Because You Demanded It
Mortal ★★★★★
Written by Marissa Burgess in Fest on August 13th, 2016
Given the stressful nature of the current political climate, Bridget Christie has ditched the politics and the feminism, so Mortal is to be an hour about gardening. Her garden is where she feels safe, a lovely place of calm. But what’s that? Is there a nasty invasive plant coming to try and strangle her pretty flowers? Perhaps a Virginia creeper? It probably voted to leave the EU too. Yeah, maybe this is a show about Brexit after all.
This is a sublime hour, particularly considering that the vast majority of it would have been written in little more than a month. You can imagine Christie spending much of July stabbing angrily at a bit of paper with her biro. And what a show it is: impassioned, moving and of course extremely funny.
Christie opens with a brilliant metaphor explaining that a South American fuchsia doesn’t take up soil that the other, English, plants need. And so begins the Brexit anger as it creeps into Christie’s garden. There are fantastic analogies throughout including comparing the country’s split opinion on Farage to that of the black and blue/white and gold dress picture that did the rounds on the internet. The inventive surrealism of Christie’s earlier work is echoed here too, at one point even found in a true story – the gullibility of the Daily Mail reader is evidenced in the fact that the paper used a picture of Christie dressed as Charles II to illustrate a story in part about the restoration monarch.
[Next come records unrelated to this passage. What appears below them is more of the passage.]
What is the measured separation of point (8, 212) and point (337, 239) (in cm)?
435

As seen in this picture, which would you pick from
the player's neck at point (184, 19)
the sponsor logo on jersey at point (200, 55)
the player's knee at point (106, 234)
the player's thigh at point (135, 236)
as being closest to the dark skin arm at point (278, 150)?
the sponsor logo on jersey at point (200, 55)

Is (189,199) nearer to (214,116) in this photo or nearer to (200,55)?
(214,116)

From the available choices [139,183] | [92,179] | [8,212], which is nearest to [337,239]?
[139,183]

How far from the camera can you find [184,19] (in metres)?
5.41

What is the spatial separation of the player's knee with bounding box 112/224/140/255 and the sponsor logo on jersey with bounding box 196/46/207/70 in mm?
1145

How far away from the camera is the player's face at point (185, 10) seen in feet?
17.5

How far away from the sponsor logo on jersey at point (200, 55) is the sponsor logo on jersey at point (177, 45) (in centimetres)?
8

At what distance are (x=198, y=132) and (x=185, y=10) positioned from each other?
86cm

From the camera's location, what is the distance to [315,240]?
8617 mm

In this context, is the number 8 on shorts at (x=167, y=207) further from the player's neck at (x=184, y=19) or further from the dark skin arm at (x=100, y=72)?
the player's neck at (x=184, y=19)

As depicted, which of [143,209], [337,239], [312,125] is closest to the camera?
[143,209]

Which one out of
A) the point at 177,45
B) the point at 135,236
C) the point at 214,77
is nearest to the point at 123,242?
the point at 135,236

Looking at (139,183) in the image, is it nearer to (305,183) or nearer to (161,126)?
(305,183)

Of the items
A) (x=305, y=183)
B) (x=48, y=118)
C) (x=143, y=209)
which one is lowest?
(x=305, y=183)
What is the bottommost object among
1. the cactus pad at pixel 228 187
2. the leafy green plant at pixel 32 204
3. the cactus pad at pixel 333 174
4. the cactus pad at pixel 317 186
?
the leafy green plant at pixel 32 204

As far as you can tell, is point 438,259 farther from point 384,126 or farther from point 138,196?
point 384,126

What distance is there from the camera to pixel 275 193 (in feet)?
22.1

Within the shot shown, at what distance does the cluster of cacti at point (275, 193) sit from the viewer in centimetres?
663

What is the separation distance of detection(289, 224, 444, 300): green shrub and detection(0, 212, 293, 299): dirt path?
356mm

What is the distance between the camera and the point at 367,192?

Christie occasionally retreats to the safety and zen of her scented garden, only for incredulity to intervene again, hitting a peak when mentioning the appointment of Boris Johnson as foreign secretary.
Yet Mortal also has its poignant moments, pausing to consider what Brexit truly means. Even when she’s being jokingly brutal about telling her children how it will affect their future, it has an underlying melancholy. But it’s especially in evidence when talking about her own immigrant Irish parents’ experience when they moved to England.